_DATA IN THIS EXERCISE_
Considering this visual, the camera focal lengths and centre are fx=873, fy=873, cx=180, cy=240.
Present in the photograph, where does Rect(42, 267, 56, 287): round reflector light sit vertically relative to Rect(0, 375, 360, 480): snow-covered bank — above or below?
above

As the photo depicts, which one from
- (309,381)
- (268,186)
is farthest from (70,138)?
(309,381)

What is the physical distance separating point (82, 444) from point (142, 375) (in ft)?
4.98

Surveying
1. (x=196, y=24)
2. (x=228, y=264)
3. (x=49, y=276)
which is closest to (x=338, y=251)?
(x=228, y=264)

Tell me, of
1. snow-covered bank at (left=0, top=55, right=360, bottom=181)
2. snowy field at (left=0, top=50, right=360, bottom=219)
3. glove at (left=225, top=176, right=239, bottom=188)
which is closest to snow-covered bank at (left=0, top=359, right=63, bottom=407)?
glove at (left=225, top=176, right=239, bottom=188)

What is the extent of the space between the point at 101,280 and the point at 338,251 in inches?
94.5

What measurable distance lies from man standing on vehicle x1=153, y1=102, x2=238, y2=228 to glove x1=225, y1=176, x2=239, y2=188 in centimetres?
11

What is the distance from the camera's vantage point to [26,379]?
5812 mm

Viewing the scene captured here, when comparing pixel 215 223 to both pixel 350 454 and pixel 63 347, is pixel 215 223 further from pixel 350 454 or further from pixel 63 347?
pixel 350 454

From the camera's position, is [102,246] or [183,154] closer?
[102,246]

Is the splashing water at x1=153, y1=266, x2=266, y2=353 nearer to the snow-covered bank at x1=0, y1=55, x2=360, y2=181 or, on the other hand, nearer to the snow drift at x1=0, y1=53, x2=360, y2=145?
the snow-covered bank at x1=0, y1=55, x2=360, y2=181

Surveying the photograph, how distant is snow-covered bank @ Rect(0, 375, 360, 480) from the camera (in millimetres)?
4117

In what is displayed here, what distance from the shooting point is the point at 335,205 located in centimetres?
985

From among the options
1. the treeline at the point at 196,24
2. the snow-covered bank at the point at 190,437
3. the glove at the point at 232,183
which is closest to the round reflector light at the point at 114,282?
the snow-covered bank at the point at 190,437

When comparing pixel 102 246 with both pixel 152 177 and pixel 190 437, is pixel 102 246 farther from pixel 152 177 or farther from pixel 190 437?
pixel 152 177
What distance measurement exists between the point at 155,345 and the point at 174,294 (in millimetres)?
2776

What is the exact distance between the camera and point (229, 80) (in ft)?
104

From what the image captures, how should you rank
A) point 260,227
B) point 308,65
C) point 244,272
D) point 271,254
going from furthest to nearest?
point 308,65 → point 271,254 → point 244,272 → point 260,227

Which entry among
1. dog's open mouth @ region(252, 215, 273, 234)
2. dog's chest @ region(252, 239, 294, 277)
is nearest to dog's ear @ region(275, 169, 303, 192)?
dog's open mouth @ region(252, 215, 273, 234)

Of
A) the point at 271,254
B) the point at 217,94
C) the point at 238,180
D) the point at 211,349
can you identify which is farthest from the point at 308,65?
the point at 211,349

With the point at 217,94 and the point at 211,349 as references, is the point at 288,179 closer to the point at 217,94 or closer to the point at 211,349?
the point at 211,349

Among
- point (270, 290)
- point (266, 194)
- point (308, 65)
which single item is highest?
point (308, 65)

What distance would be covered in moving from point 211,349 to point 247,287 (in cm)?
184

_EXERCISE OBJECTIVE_
Without leaving anything out, give the entries again exactly.

_COMPLETE OUTPUT_
Considering this visual, the camera focal lengths and centre are fx=873, fy=873, cx=180, cy=240.
Present in the photograph, where does Rect(42, 267, 56, 287): round reflector light sit vertically relative to Rect(0, 375, 360, 480): snow-covered bank — above or below?
above

As the photo depicts, which one from
- (309,381)
- (268,186)
is farthest from (70,138)?
(309,381)

What is the physical distance separating point (82, 444) from point (142, 375) (in ft)?
4.98

Surveying
1. (x=196, y=24)
2. (x=228, y=264)
3. (x=49, y=276)
which is closest to (x=338, y=251)?
(x=228, y=264)

Tell me, of
1. snow-covered bank at (left=0, top=55, right=360, bottom=181)
2. snowy field at (left=0, top=50, right=360, bottom=219)
3. glove at (left=225, top=176, right=239, bottom=188)
which is closest to snow-covered bank at (left=0, top=359, right=63, bottom=407)?
glove at (left=225, top=176, right=239, bottom=188)

What is the extent of the space between the point at 101,280 and the point at 338,251 in inches?
94.5

What measurable distance lies from man standing on vehicle x1=153, y1=102, x2=238, y2=228 to glove x1=225, y1=176, x2=239, y2=188 in centimetres?
11

What is the distance from the camera's vantage point to [26,379]?
5812 mm

Viewing the scene captured here, when comparing pixel 215 223 to both pixel 350 454 and pixel 63 347, is pixel 215 223 further from pixel 350 454 or further from pixel 63 347?
pixel 350 454

From the camera's position, is [102,246] or [183,154] closer?
[102,246]

Is the splashing water at x1=153, y1=266, x2=266, y2=353 nearer to the snow-covered bank at x1=0, y1=55, x2=360, y2=181 or, on the other hand, nearer to the snow drift at x1=0, y1=53, x2=360, y2=145?
the snow-covered bank at x1=0, y1=55, x2=360, y2=181

Surveying the photograph, how distant is snow-covered bank @ Rect(0, 375, 360, 480) from the camera (in millimetres)?
4117

In what is displayed here, what distance from the shooting point is the point at 335,205 located in centimetres?
985

From among the options
1. the treeline at the point at 196,24
2. the snow-covered bank at the point at 190,437
3. the glove at the point at 232,183
which is closest to the round reflector light at the point at 114,282?
the snow-covered bank at the point at 190,437

When comparing pixel 102 246 with both pixel 152 177 and pixel 190 437, is pixel 102 246 farther from pixel 152 177 or farther from pixel 190 437?
pixel 152 177
What distance measurement exists between the point at 155,345 and the point at 174,294 (in millimetres)?
2776

What is the exact distance between the camera and point (229, 80) (in ft)?
104

From what the image captures, how should you rank
A) point 260,227
B) point 308,65
C) point 244,272
D) point 271,254
going from furthest to nearest?
point 308,65 → point 271,254 → point 244,272 → point 260,227

Which entry among
1. dog's open mouth @ region(252, 215, 273, 234)
2. dog's chest @ region(252, 239, 294, 277)
is nearest to dog's ear @ region(275, 169, 303, 192)?
dog's open mouth @ region(252, 215, 273, 234)

Of
A) the point at 271,254
B) the point at 217,94
C) the point at 238,180
D) the point at 211,349
can you identify which is farthest from the point at 308,65?
the point at 211,349

With the point at 217,94 and the point at 211,349 as references, is the point at 288,179 closer to the point at 217,94 or closer to the point at 211,349?
the point at 211,349

Among
- point (270, 290)
- point (266, 194)
- point (308, 65)
which single item is highest?
point (308, 65)

What distance would be covered in moving from point 211,349 to point 247,287 (in cm)?
184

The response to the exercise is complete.